Set problem: Rewrite everything from the line containing "As visible in" down to the end of the items, both ends included, and change nothing but the answers. Scale every number in the answers, coordinates and distances alike, by 0.45, and round each result half up to the number of decimal places the original had.
-------------------------
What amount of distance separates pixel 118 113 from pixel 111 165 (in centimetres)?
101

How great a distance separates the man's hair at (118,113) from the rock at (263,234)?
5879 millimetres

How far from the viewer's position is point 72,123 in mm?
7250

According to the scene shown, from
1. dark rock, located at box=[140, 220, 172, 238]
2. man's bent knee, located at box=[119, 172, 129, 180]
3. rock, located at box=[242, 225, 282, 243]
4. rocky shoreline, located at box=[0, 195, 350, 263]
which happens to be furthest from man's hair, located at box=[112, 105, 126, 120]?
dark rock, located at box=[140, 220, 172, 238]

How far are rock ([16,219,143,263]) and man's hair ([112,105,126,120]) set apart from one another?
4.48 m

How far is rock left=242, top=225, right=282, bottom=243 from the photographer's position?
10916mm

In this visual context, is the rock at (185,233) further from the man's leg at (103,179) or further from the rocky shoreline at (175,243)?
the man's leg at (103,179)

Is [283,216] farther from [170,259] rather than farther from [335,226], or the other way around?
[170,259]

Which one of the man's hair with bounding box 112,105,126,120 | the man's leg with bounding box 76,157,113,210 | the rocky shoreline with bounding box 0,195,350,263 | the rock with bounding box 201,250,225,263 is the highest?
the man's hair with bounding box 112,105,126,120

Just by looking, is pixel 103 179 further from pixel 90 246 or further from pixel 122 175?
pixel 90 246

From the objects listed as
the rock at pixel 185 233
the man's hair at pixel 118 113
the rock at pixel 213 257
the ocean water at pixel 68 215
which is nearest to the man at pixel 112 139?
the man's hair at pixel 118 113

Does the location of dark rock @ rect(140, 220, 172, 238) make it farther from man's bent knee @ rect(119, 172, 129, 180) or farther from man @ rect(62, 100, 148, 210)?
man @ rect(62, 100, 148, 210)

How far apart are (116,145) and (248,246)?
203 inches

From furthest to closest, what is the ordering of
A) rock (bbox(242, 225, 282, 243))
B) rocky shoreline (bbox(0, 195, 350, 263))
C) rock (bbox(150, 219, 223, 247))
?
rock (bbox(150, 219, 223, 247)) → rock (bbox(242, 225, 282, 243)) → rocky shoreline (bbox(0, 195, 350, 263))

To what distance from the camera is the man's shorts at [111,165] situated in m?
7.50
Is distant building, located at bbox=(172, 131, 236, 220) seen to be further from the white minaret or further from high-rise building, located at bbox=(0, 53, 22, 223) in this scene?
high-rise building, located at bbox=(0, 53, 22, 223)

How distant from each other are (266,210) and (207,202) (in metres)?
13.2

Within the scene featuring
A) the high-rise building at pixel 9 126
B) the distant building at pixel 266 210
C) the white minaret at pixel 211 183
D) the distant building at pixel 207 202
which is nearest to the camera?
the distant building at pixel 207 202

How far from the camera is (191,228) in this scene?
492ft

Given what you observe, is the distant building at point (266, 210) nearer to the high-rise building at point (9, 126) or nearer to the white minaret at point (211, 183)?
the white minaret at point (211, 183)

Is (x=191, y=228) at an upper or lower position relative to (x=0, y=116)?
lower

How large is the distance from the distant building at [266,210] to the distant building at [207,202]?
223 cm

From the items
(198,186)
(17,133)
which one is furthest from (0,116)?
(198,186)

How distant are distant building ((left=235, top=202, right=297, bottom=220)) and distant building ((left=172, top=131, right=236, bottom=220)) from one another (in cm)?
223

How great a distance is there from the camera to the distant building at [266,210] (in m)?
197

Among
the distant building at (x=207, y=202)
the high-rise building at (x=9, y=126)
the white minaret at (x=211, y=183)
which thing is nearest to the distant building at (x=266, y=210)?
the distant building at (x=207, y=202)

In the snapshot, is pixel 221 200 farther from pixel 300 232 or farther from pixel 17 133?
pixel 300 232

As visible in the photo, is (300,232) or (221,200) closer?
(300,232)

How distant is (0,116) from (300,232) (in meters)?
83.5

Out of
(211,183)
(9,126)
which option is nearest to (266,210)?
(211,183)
-------------------------
Result for this exercise:
As visible in the photo, is (300,232) or (221,200) closer?
(135,104)

How distant is (0,116) from (300,232) (in meters)?
37.6

Out of
(211,183)
(9,126)
which option is nearest to (266,210)?
(95,82)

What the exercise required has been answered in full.